> ASSIGNED TASK
For the data below, give the number of lines in which "impala" occurs. Include nothing besides that number.

> DATA FOR THIS TASK

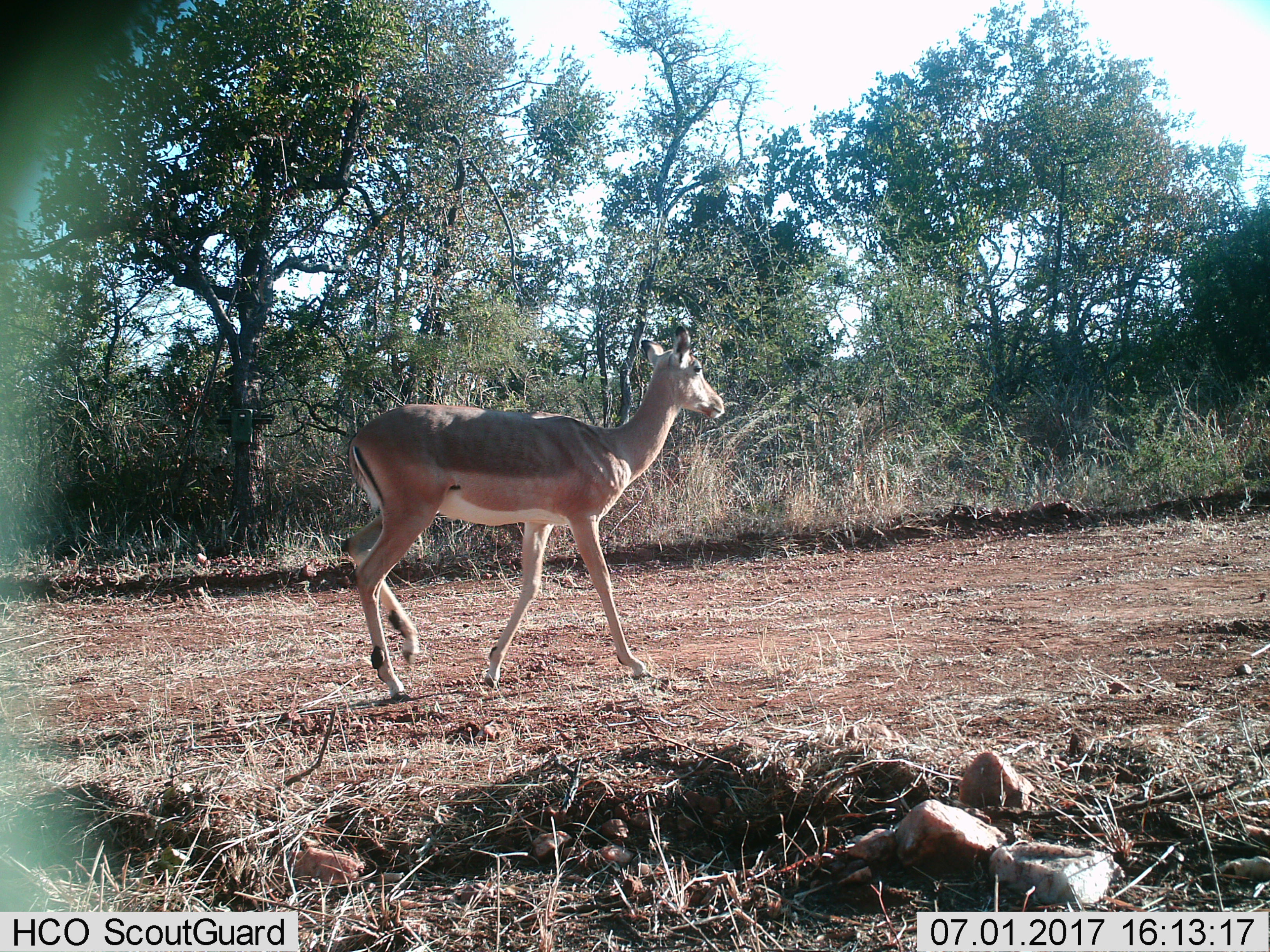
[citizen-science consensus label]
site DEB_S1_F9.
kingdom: Animalia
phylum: Chordata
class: Mammalia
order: Artiodactyla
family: Bovidae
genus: Aepyceros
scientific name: Aepyceros melampus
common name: impala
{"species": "impala (Aepyceros melampus)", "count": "1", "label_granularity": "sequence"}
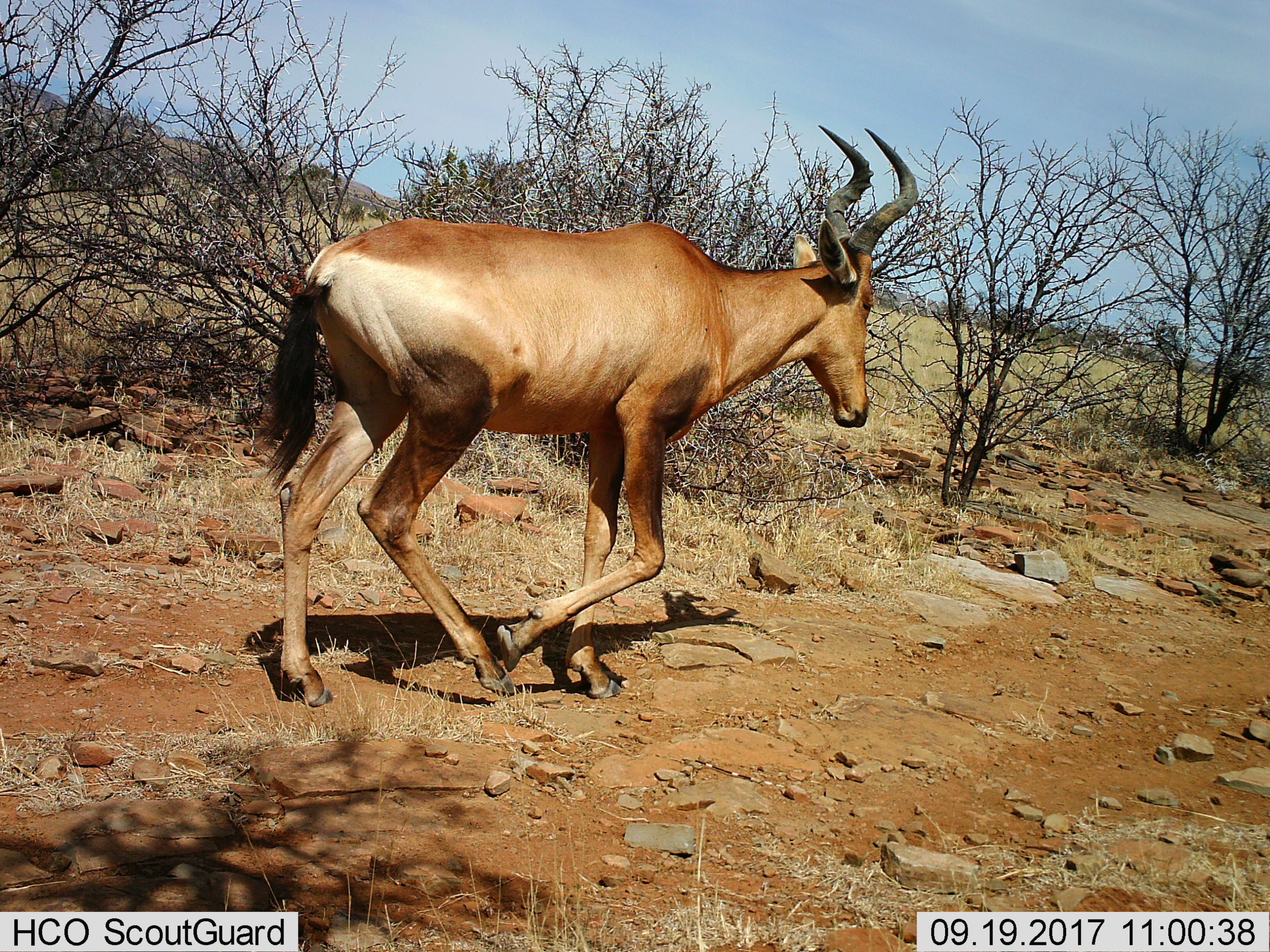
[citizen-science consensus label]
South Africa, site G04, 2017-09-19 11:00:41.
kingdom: Animalia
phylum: Chordata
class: Mammalia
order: Artiodactyla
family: Bovidae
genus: Alcelaphus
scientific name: Alcelaphus buselaphus caama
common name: red hartebeest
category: hartebeestred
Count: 1.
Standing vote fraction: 0%.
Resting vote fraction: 0%.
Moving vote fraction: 100%.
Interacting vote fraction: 0%.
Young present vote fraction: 0%.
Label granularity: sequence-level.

> RESULT OF THE TASK
2